Rational design of 2 H-chromene-based antiphytovirals that inhibit virion assembly by outcompeting virus capsid-RNA interactions

Xiong Yang; Deguo Liu; Chunle Wei; Jianzhuan Li; Chunni Zhao; Yanping Tian; Xiangdong Li; Baoan Song; Runjiang Song

doi:10.1016/j.isci.2024.111210

Rational design of 2 H-chromene-based antiphytovirals that inhibit virion assembly by outcompeting virus capsid-RNA interactions

iScience. 2024 Oct 18;27(11):111210. doi: 10.1016/j.isci.2024.111210. eCollection 2024 Nov 15.

Authors

Xiong Yang¹, Deguo Liu², Chunle Wei¹, Jianzhuan Li¹, Chunni Zhao¹, Yanping Tian², Xiangdong Li², Baoan Song¹, Runjiang Song¹

Affiliations

¹ National Key Laboratory of Green Pesticide, Key Laboratory of Green Pesticide and Agricultural Bioengineering, Ministry of Education, Center for R & D of Fine Chemicals of Guizhou University, Guiyang City, Guizhou Province 550025, P.R. China.
² College of Plant Protection, Shandong Agricultural University, Tai'an City, Shandong Province 271018, P.R. China.

Abstract

Although the determination of the structural basis of potato virus Y (PVY) coat protein (CP) provides the possibility for CP-based antiviral drug design, the role of many specific residues on CP in regulating virion pathogenicity is largely unknown, and fewer small-molecular drugs have been discovered to act on these potential sites.

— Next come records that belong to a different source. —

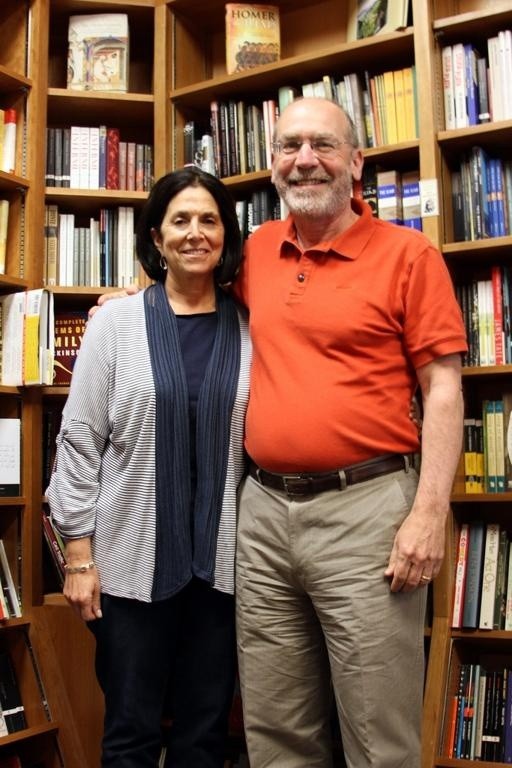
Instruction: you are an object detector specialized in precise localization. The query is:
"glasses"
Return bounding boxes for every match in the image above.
[269,139,348,157]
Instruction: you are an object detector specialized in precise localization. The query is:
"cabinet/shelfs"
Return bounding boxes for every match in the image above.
[0,0,512,768]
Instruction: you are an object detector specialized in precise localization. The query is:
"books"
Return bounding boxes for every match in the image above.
[183,0,422,242]
[441,30,512,764]
[1,15,155,768]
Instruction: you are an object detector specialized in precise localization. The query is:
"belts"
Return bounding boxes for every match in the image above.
[244,455,407,500]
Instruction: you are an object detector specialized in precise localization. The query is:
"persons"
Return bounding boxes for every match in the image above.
[45,166,422,768]
[85,97,469,768]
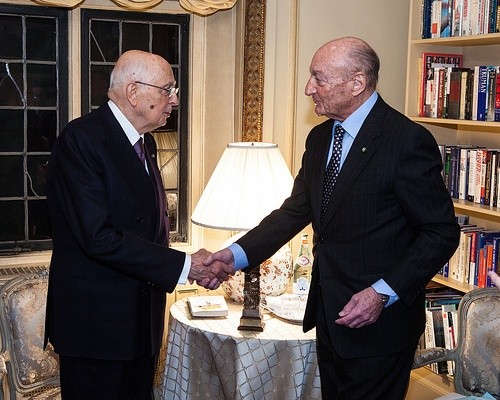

In this study, a series of derivatives of 2,2-dimethyl-2H-chromene are rationally designed by employing a molecular hybridization strategy. We screen a case of phytovirucide C50 that could form a stable H-bond with Ser¹²⁵ of PVY CP to exert antiviral properties. Ser¹²⁵ is further identified to be crucial for CP-viral RNA (vRNA) interaction, enabling PVY virion assembly. This interaction can be significantly inhibited through competitive binding with compound C50. The study enhances our understanding of anti-PVY drug mechanisms and provides a basis for developing new CP-targeting virus particle assembly inhibitors.

Keywords: Biochemistry; Chemistry; Virology.